Max Herrmann studied German and History in Freiburg, Göttingen and Berlin, gaining a PhD in 1889. After qualifying as a professor, he began lecturing at the Friedrich Wilhelms University Berlin in 1891 but was not appointed associate professor until 1913 or full professor until 1930, partly on account of his Jewish background. In 1923 he set up the Berlin theatre studies institute, which he co-directed with German studies scholar Julius Petersen. The institute went on to gain international renown. Today, Max Herrmann is known primarily for founding the academic field of theatre studies as well as for his work in literary history.
In 1898, he married Helene Schlesinger, who gained a doctorate in 1904. Helene and Max Herrmann were active members of Berlin’s academic circles, fostering links with many associates in German studies, theatre and teaching as well as students (including Meta Corssen, Lotte Labus, Bruno T. Satori-Neumann and Franz Mirauer) and the lyric poets Nelly Sachs and Vera Lachmann.

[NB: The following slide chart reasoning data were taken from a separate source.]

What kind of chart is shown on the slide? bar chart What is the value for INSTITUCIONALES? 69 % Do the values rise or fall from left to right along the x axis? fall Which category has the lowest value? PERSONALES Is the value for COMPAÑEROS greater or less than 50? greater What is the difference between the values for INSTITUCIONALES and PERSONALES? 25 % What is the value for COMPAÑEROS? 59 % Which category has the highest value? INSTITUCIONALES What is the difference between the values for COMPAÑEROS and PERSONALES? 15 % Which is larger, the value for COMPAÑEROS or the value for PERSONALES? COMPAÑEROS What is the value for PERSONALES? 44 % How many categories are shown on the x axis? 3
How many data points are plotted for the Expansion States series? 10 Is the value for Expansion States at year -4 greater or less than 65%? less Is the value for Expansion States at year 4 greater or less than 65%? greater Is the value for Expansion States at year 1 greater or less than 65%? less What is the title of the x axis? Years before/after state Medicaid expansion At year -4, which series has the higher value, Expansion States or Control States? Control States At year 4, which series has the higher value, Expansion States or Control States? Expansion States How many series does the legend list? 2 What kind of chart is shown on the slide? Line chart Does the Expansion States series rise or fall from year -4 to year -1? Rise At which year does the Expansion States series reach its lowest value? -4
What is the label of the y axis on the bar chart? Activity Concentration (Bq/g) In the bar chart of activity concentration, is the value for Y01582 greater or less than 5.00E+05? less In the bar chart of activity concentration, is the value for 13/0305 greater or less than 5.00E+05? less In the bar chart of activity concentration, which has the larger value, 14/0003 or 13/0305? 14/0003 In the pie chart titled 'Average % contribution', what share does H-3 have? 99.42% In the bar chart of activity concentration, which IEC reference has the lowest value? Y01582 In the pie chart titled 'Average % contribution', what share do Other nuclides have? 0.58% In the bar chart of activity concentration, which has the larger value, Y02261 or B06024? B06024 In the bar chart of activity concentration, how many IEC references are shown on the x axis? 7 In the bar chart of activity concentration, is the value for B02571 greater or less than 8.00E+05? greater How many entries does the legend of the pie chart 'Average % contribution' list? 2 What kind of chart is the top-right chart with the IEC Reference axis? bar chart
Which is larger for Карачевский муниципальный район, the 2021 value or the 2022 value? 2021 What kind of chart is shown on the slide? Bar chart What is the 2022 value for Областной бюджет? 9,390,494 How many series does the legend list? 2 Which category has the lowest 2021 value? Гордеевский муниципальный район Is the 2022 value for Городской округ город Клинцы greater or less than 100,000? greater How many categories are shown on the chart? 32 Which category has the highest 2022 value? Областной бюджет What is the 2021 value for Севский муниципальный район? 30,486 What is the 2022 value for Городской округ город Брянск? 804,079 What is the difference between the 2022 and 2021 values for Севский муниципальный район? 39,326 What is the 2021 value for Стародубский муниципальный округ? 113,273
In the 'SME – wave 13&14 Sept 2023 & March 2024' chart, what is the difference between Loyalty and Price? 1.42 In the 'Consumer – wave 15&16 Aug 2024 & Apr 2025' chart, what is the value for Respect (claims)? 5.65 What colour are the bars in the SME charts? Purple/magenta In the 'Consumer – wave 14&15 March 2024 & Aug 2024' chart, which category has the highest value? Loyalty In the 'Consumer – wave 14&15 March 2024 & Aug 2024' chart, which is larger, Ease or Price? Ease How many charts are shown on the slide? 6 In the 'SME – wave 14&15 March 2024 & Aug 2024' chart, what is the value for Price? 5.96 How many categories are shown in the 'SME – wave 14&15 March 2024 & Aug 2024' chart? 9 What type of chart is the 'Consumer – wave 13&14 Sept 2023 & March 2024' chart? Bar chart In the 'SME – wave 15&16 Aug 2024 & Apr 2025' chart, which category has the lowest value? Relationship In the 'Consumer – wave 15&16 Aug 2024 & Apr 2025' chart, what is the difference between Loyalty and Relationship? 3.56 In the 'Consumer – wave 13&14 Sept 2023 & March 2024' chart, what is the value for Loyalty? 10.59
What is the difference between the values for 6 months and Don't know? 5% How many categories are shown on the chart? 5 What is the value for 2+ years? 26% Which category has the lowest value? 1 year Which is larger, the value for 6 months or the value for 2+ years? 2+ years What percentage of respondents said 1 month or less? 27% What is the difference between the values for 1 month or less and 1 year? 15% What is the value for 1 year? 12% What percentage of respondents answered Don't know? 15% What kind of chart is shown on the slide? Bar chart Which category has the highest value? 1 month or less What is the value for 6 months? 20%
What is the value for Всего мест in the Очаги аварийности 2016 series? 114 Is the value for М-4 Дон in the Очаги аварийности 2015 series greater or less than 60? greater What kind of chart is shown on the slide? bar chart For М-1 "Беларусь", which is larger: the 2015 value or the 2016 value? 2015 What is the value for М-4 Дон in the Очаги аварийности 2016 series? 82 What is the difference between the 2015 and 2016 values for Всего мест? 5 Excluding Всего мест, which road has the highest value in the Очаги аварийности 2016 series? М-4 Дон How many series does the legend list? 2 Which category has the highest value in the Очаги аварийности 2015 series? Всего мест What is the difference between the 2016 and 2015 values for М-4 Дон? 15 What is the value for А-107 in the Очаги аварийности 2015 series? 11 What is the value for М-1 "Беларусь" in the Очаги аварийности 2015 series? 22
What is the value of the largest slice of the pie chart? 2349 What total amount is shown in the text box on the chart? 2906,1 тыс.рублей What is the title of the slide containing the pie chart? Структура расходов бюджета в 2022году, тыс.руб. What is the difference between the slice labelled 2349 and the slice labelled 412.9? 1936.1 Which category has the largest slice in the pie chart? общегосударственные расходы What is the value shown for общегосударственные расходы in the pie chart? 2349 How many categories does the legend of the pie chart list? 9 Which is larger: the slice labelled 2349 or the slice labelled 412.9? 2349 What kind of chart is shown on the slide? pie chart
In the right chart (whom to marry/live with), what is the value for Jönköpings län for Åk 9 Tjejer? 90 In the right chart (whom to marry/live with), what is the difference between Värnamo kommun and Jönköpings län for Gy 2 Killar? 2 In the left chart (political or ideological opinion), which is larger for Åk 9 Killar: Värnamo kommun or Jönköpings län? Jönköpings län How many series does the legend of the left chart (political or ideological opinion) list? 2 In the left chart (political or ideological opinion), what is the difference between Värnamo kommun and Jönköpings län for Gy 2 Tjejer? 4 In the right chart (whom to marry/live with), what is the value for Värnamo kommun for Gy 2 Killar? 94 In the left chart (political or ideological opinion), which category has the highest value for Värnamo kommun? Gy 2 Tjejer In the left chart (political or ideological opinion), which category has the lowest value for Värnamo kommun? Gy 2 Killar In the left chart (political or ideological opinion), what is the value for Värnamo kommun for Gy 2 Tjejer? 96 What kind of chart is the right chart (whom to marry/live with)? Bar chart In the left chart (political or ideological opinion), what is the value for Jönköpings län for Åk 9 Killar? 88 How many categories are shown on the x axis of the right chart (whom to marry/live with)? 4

Max Herrmann was one of the few German academics to protest against the book burning in 1933. In September that year he was forced to retire on a reduced pension under the Law for the Restoration of the Professional Civil Service. Max and Helene Herrmann had to give up the large apartment at Augsburger Strasse 34 (now number 42) in Berlin-Charlottenburg which had been their home for three decades and sell their private library. After living in smaller rented accommodation in Zinnow Weg in Berlin-Zehlendorf for some years, they moved in with Helene Herrmann’s sister, Katharina (‘Käthe’) Finder, in Eislebener Strasse 9, Berlin-Charlottenburg in 1939. Family and friends tried to find a way to enable the Herrmanns and Käthe Finder to emigrate to the USA, Switzerland or Britain. But apparently they would only go together, which was almost impossible to organize by 1939. After informing them of their imminent deportation in early September 1942, the Nazi state robbed them of their last possessions. Papers held by the Berlin superior finance directorate included the ‘statements of assets’ by Käthe Finder, Helene and Max Herrmann, in which they were required to list their family members, place of residence, financial assets etc. On 8 September 1942, Käthe Finder and Helene and Max Herrmann were taken to the so-called ‘reception camp’ in Berlin-Mitte, where they were told that their property had been seized. Two days later, Käthe Finder and Helene and Max Herrmann were deported to Theresienstadt ghetto in the ‘61st old people’s transport’. Here, Max Herrmann died, as far as is known, in the night of the 16th–17th November 1942.
An inscription on his parents’ grave in the Jewish cemetery in Berlin-Weissensee commemorates Max and Helene Herrmann. In 1979 the East Berlin state library instituted a Max Herrmann Prize, which it awarded until 1991. In 2000, the ‘friends of the state library’ began awarding the prize again.